Please reproduce all of the records below word for word, leaving the pictures out of your answer.

================

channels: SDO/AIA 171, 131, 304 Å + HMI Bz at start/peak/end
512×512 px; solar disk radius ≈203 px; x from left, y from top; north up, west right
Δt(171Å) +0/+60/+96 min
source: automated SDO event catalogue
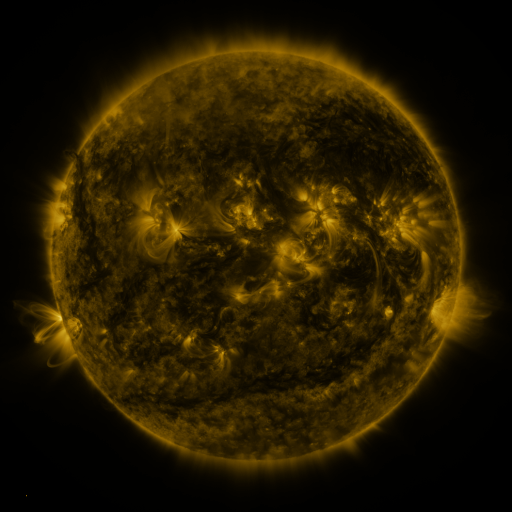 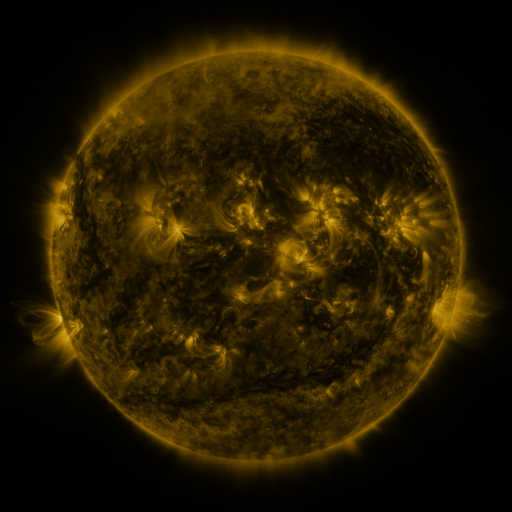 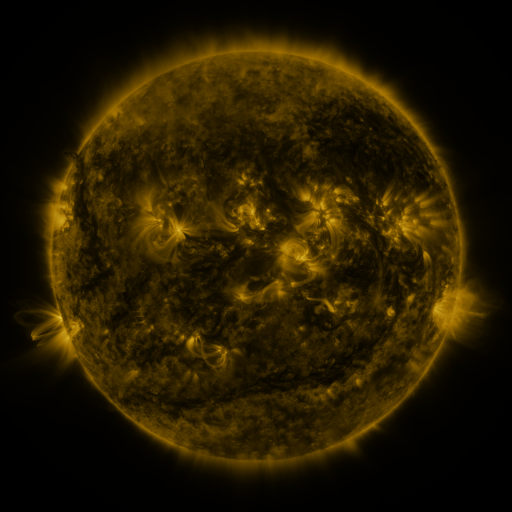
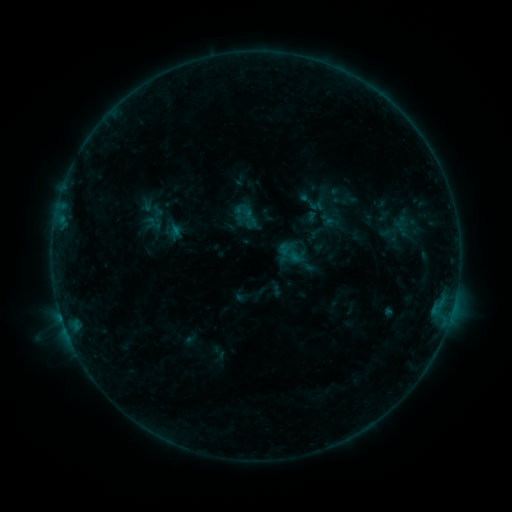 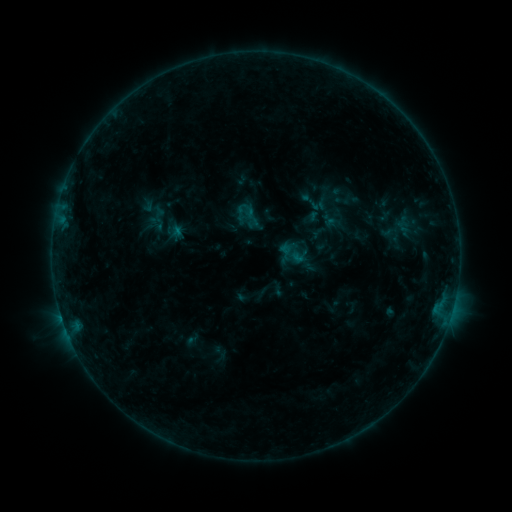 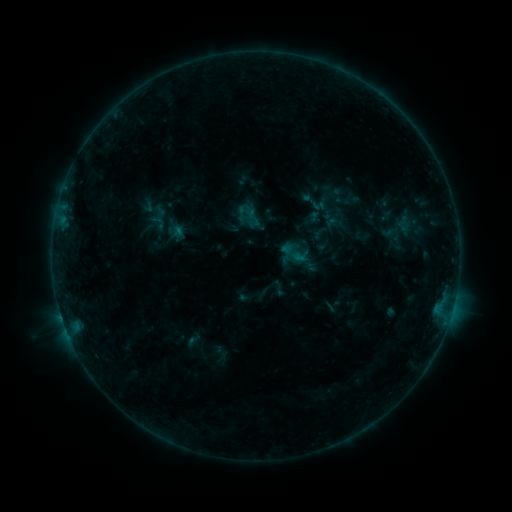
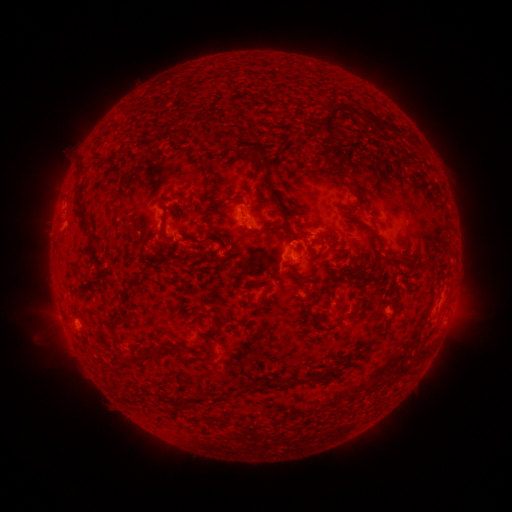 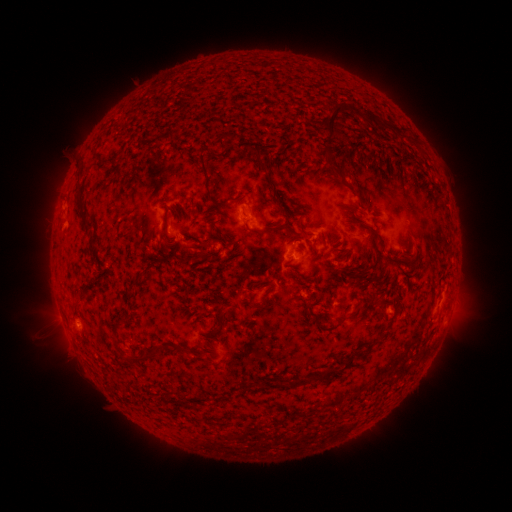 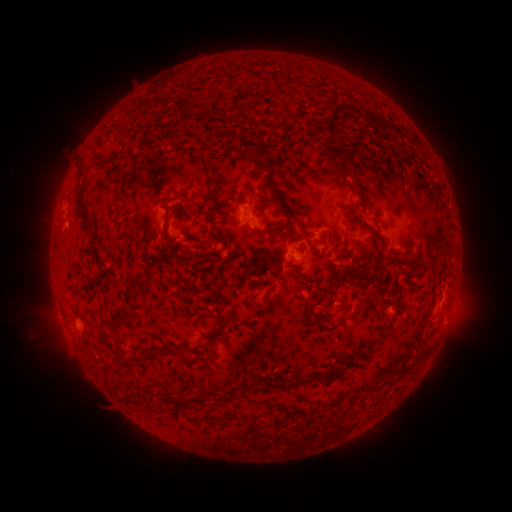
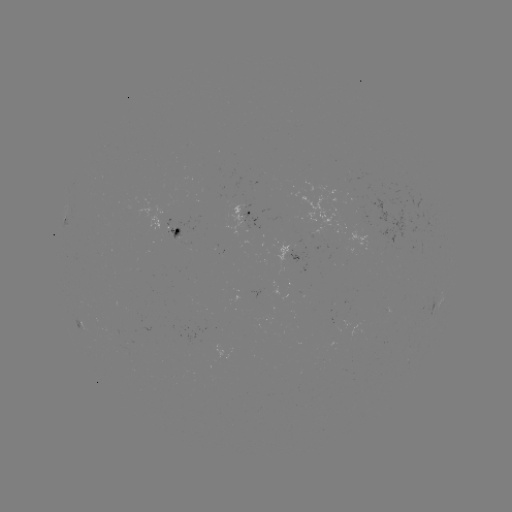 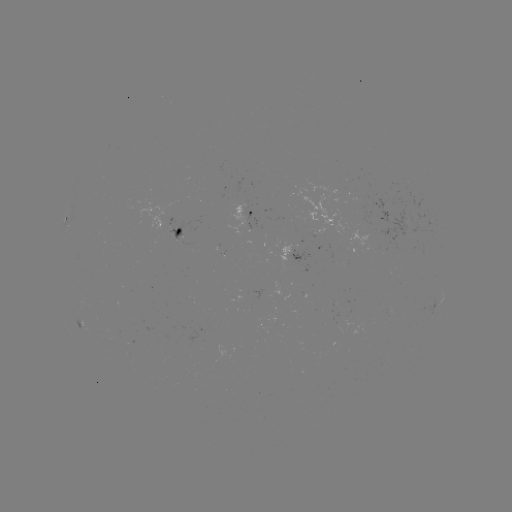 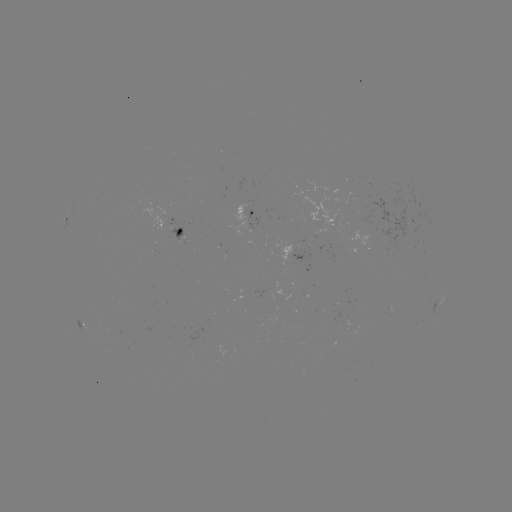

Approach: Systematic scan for emerging-flux region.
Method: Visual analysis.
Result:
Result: emerging-flux region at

================

** The answer **
channels: SDO/AIA 171, 131, 304 Å + HMI Bz at start/peak/end
512×512 px; solar disk radius ≈203 px; x from left, y from top; north up, west right
Δt(171Å) +0/+60/+96 min
source: automated SDO event catalogue

Approach: Systematic scan for emerging-flux region.
Method: Visual analysis.
Result:
Result: emerging-flux region at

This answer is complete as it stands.